**ASSIGNMENT**
Determine how many lines in the records hold "wall", then give that number by itself.

**DATA PROVIDED**

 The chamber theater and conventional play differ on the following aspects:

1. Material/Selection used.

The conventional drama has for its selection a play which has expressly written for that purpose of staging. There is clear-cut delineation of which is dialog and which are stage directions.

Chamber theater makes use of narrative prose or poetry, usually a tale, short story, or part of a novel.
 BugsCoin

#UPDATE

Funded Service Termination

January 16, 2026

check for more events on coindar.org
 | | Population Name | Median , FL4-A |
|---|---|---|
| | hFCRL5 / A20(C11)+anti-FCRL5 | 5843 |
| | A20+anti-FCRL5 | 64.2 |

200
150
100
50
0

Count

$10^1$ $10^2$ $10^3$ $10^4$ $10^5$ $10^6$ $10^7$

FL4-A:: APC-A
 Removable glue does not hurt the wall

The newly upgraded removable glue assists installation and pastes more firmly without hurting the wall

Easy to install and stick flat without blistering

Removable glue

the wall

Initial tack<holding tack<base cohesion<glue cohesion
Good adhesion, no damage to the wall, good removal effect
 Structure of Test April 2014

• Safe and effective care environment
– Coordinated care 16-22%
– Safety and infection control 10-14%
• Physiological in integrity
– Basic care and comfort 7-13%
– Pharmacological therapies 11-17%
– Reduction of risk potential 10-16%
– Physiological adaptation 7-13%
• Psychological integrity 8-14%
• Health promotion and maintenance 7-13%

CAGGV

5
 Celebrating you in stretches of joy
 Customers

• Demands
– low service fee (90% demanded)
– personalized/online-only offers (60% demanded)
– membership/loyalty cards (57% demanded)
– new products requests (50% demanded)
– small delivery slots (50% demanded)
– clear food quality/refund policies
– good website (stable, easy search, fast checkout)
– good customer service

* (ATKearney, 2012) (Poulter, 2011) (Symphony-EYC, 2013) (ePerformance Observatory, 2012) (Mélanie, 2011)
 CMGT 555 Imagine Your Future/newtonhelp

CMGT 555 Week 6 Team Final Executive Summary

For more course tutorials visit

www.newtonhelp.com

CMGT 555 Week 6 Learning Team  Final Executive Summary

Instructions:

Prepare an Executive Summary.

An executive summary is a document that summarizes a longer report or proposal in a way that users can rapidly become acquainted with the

**ANSWER AREA**
4